Hello guys,
Comments on a couple of points:
At the time, we just attributed it to user bias etc. but your work above confirms it may be due to the modelling method, e.g. verhulst function. However, I figure any of these modelling functions may do the same thing, if left to their just devices.
Actually it is even more complicated than that. The 2 imminent theoreticians on Nonlinear Regression were Bates and Watts who published extensively in the later 70s - 80s, before the era of Monte Carlo based techniques. BW derived elegant formulas by
approximating the Hessian of the chi-square function (I do not want to sound pedantic, but the underlying theory is not well known) and gave measures to assess the practionioner in understanding the results (i.e. the curvature measures of Nonlinearity). There are two such measures i.e. the parameters effect and the intrinsic nonlinearity effect). The first measure (roughly) how much of the non-linear behaviour is attributed to the values of the parameter and the latter the intrinsic non-linearity of the model (i.e. how well the Hessian is approximated by the linear/quadratic approximation of the algorithm). With different data (i.e. try and re run your simulations by eliminating one or two observations) the prediction will be drastically different. Even letting the algorithm work an extra or a couple iterations throw us of the mark. Unfortunately this is a
feature of the time series we are working with and much less a feature of the Verhulst model per se. Without smoothing .... the results in terms of reproducibility etc are even worse.

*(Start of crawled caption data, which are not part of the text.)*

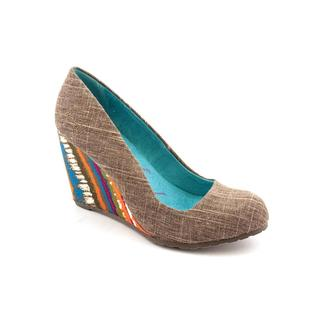 Blowfish Women's 'Illi' Synthetic Dress Shoes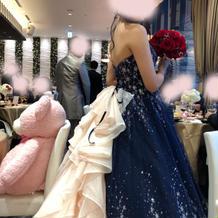カラードレス後ろ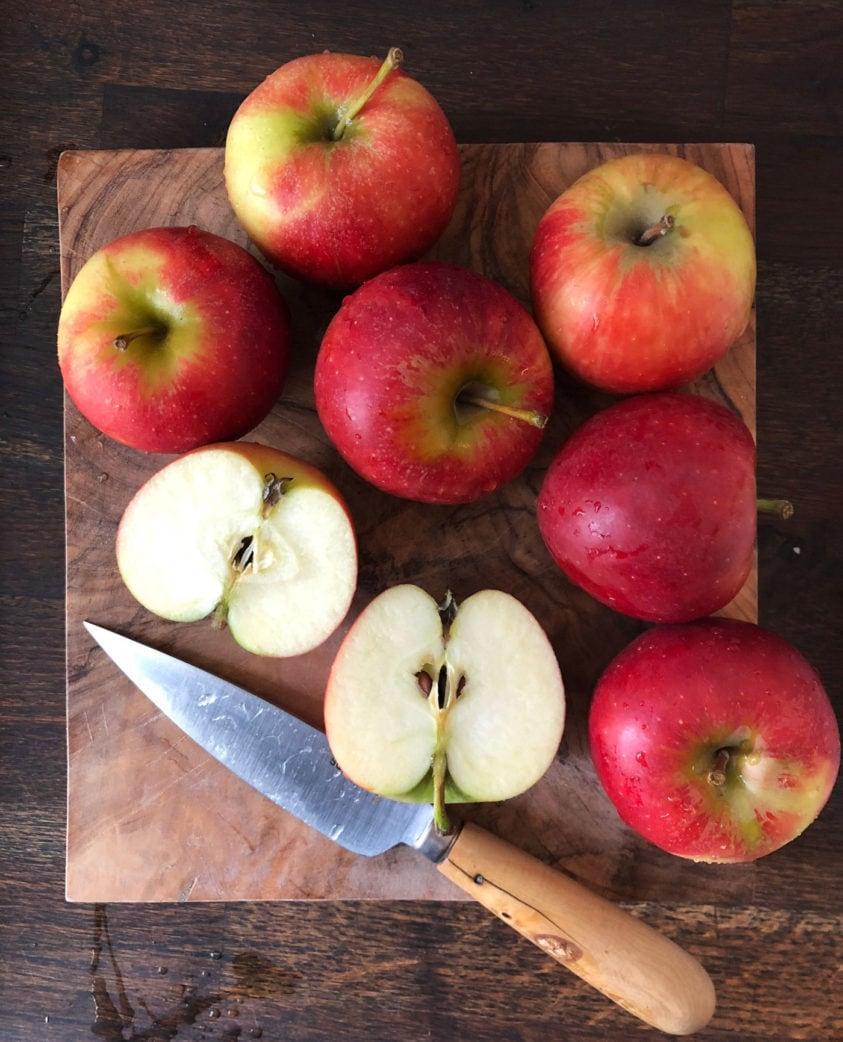Backen mit Kindern: Applecrumble-Rezept, kinderleicht zum Nachbacken // HIMBEER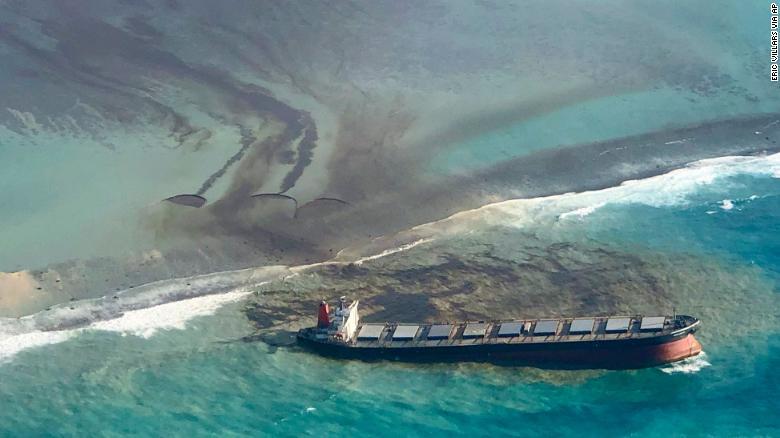 200809114208-07-mauritius-oil-spill-exlarge-169
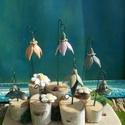 KREA, Dekoráció, Otthon, lakberendezés, Dísz, Asztaldísz, Készítettem egy asztaldíszt nyírfa korongokból,kerámia virágokból. Fa alapra nyírfa korongokat ragas..., Meska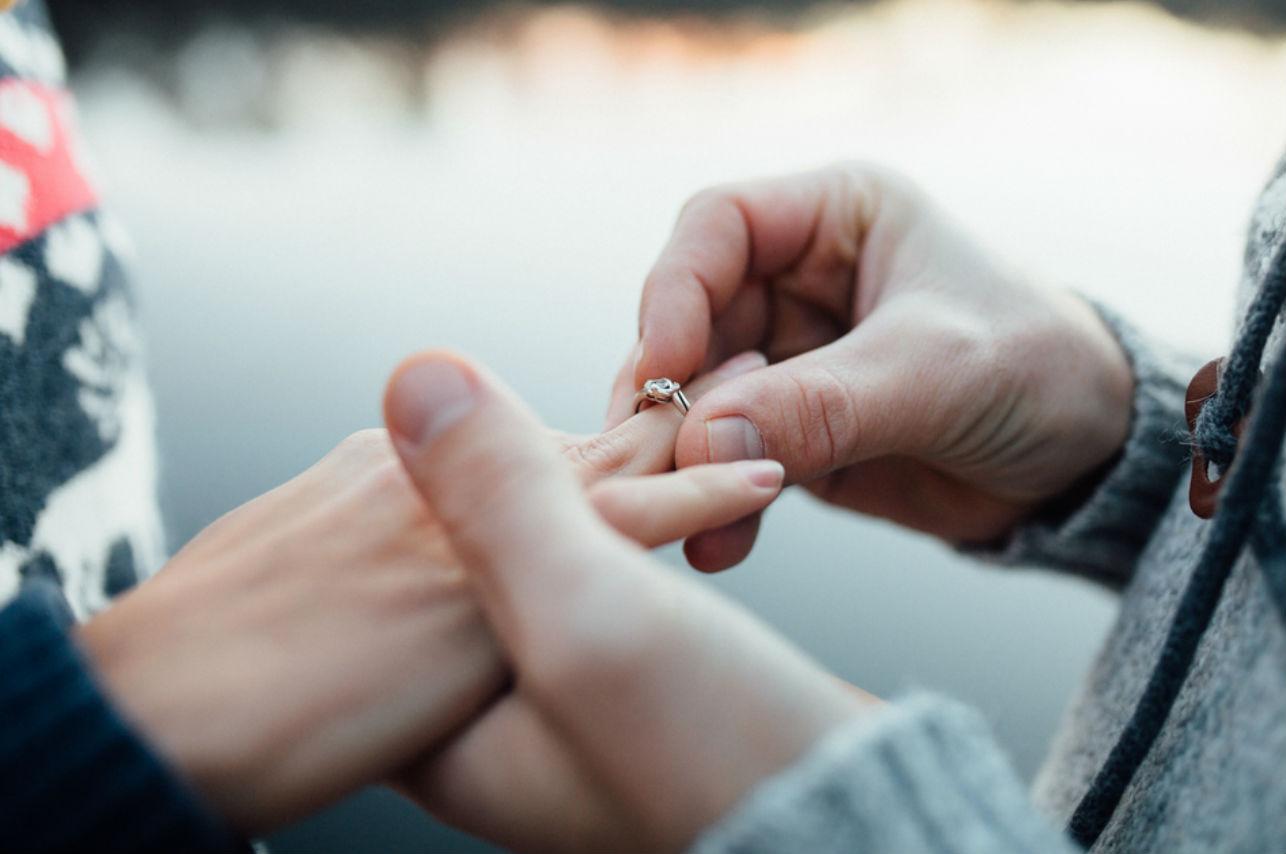 Ellos demuestran que se puede pedir matrimonio en cualquier lugar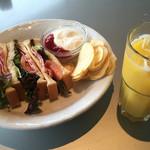 からふね屋珈琲店  - BLTサンドとオレンジジュース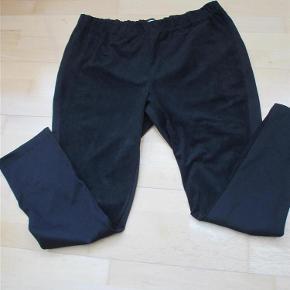 Smarte leggings med imiteret ruskind på forsiden og alm. stof på bagsiden. Brugt en gang.  Materiale: Polyester, viscose, elasthan.  Liv ca. 2 x 48-68 cm Indvendig benlængde ca. 77 cm Skridtlængde ca. 31 cm  JEG BETALER FORSENDELSEN!  Smarte leggings Farve: Sort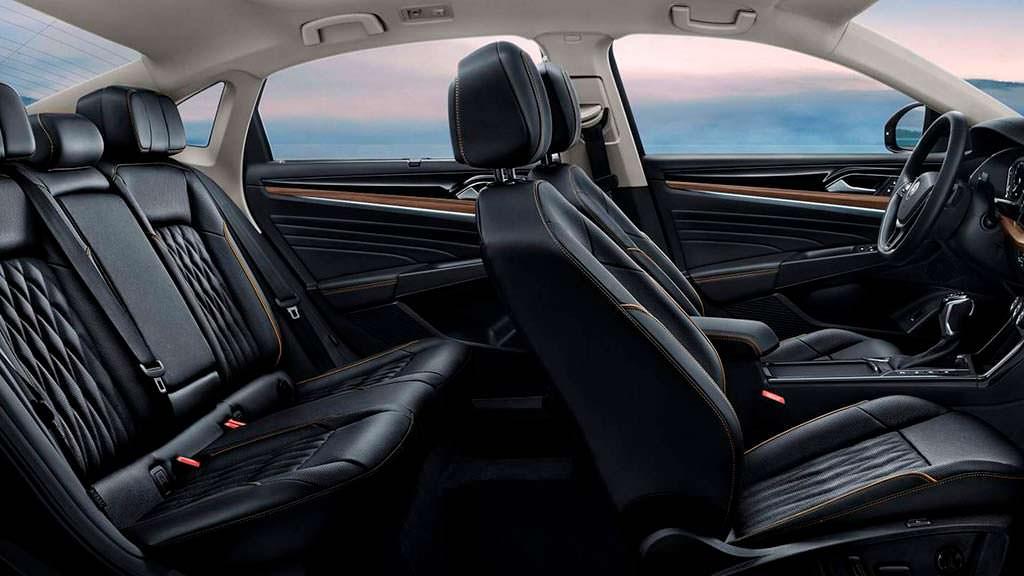 Фото салона Volkswagen Passat для Китая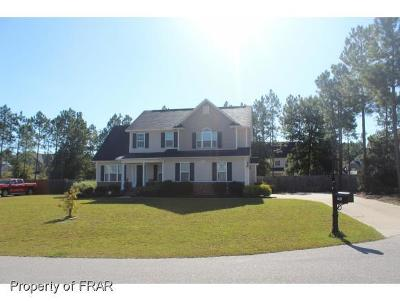 Hope Mills Single Family Home For Sale: 4617 Storm Cat Lane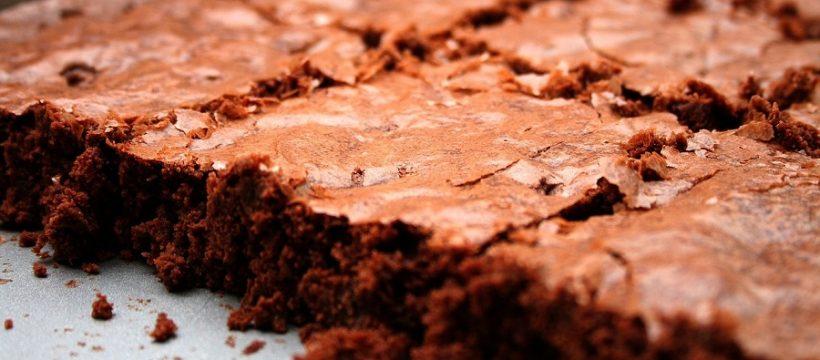 Zdravá pochúťka - čokoládové brownies s banánom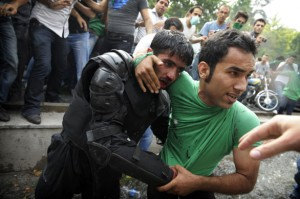 riots-in-tehran-a-protest-0151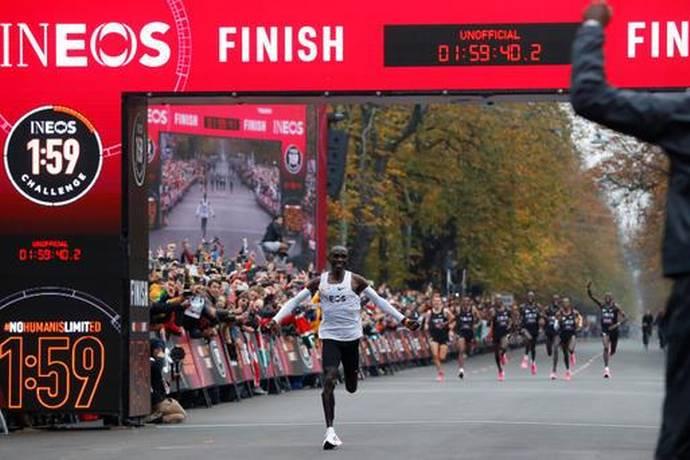 Eliud Kipchoge becomes 1st athlete to run sub 2-hour marathon_40.1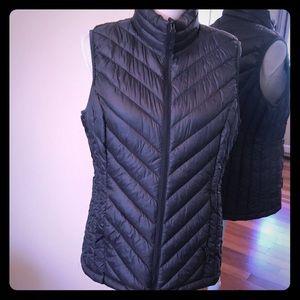 32 degrees vest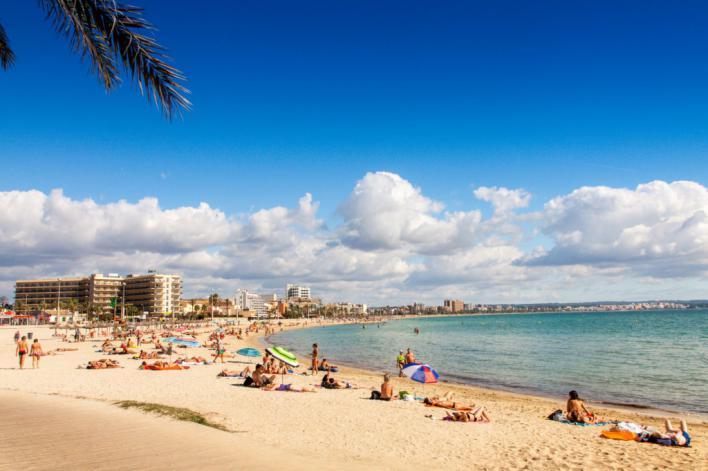 Exceltur apunta a 'significativos descensos' en los ingresos de Playa de Palma este verano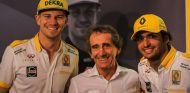 Nico Hülkenberg, Alain Prost y Carlos Sainz en Yas Marina - SoyMotor.com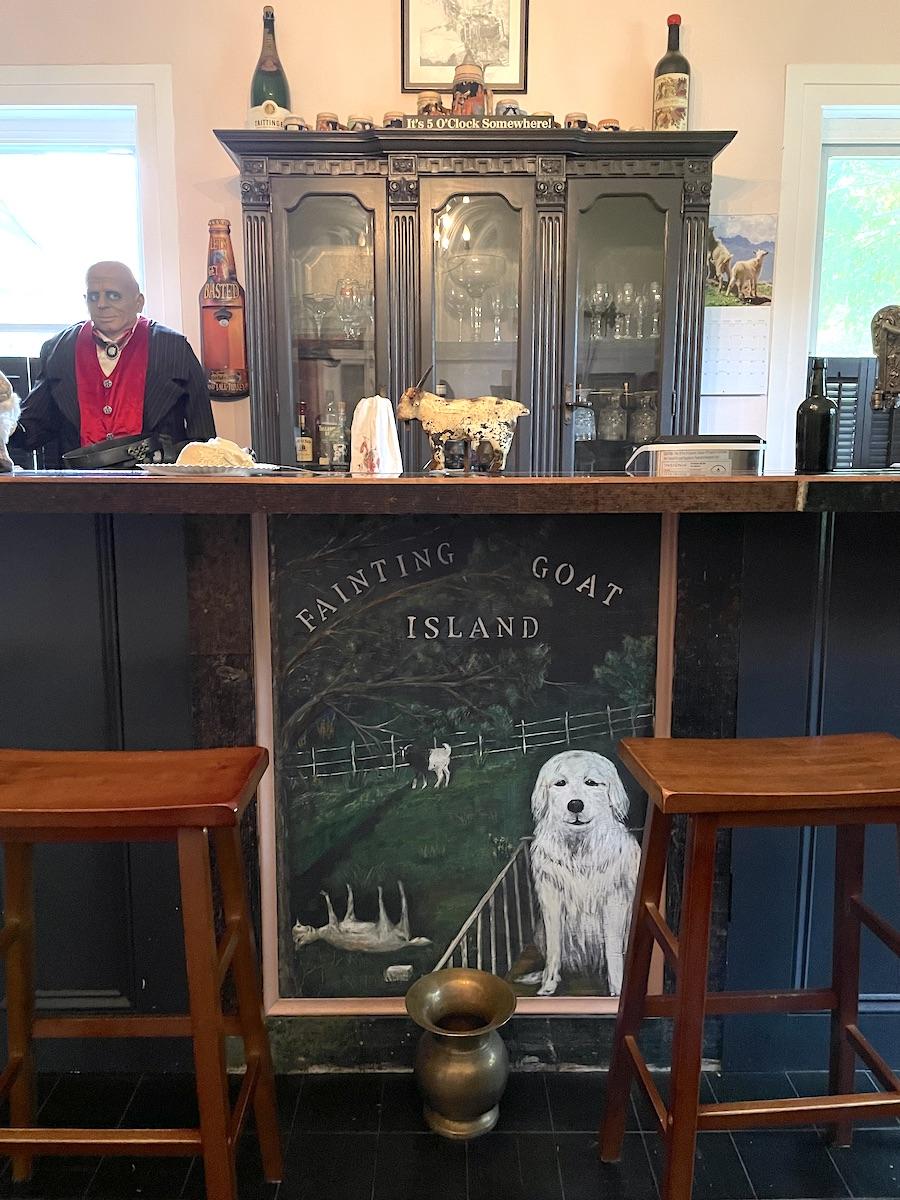 Fainting Goat Island Inn Bar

To complicate matters, estimation using Verhulst (at least in its current parametric form) will probably never fly (i.e. the estimated parameters are multicollinear). To illustrate, generate an artificial dataset based on the Verhulst, add random noise and pass it through your solver. You will find that even in the case of known parameters ... you end up with estimates of the various parameters that are off the mark (usually lower for the URR, and lower half lifes etc). In the artificial dataset cases, the curvature measures of nonlinearity are better behaved than the real world dataset, but there is room for improvement.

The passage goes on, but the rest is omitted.